Oh, and as a heads up, unlike Victoria and Elizabeth, Mary does not have under the bed storage drawers. It certainly makes getting suitcases that are stored under the bed more accessible, but they do come in handy for those pesky extra bits and pieces that don’t seem to fit in anywhere!


DAY 28

April 18th


At Sea


It was another bumpy night, just the sort I love, and we awoke to a Force 8 gale and rough seas. However the sun was shining so we thought we would go to the Pavilion Pool, and I could have a swim.


No such luck, there were no available loungers, so we decided to retreat to our usual place, the Commodore Club. There were no seats by the windows, but we did at least find seats. It really is quite rough today, and you can certainly feel the motion of the ocean. If we were on Queen Elizabeth now the waves would be splashing over the Commodore Club windows. Instead we are doing a fair amount of pitching, and our bow plunges downwards, but no water splashes up here.


At his noon announcement Captain Hashmi said the winds will be dying down and the 7-meter waves will be a thing of the past. Although we will continue to follow the Great Circle Track until 6:30 this evening, we are currently on a southerly course skirting the ice fields to the north of us. At 10:00 tonight we will be 90 miles south of where the Titanic was when she hit the iceberg. I looked out the window, no icebergs in sight at the moment.

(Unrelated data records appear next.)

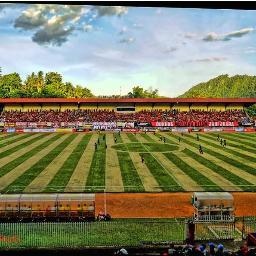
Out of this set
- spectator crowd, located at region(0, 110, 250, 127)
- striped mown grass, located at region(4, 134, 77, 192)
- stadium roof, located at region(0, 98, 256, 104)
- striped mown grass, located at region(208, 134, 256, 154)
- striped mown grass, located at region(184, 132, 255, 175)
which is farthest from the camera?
stadium roof, located at region(0, 98, 256, 104)

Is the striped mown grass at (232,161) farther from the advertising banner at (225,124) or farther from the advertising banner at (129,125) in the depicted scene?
the advertising banner at (225,124)

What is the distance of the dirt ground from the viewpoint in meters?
26.3

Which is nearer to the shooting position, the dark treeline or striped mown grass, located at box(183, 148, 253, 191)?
striped mown grass, located at box(183, 148, 253, 191)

Captain Hashmi reminded us that it was 50 years ago today that Cunard took ownership of the QE2 at John Brown shipyard. It’s hard to believe it’s that long ago.


I opted for lunch in the Carinthia Lounge. The light lunch there is just the thing after a big breakfast. However, it is often difficult to find a seat there now. Very different to when it was the Winter Garden. The change really is a huge improvement. The down side is that you used to be assured of finding a quiet place to sit and read in the Winter Garden. Now it is always full and quite noisy. I am OK with that.


I only went to 2 talks today, I’m busy with my craft project.


The first was by Julian Woolford, entitled “Climb Ev’ry Pyramid”. It was about the challenge of putting on a production of “The Sound of Music” in Egypt. I have to hand it to him, I certainly would have given up with all of the obstacles they had to face, including digging a pit in the sand for the orchestra. He also included some of the history of the show. It was as always very entertaining, and I enjoyed it.


Captain David Henderson gave a talk on “Is there a Doctor in the House – or on the Aircraft?” He included a clip from the trailer for the movie “Airplane”, which has to be one of the silliest movies ever made. I was compelled to order it from Netflix when we get home. It certainly deserves to be seen again.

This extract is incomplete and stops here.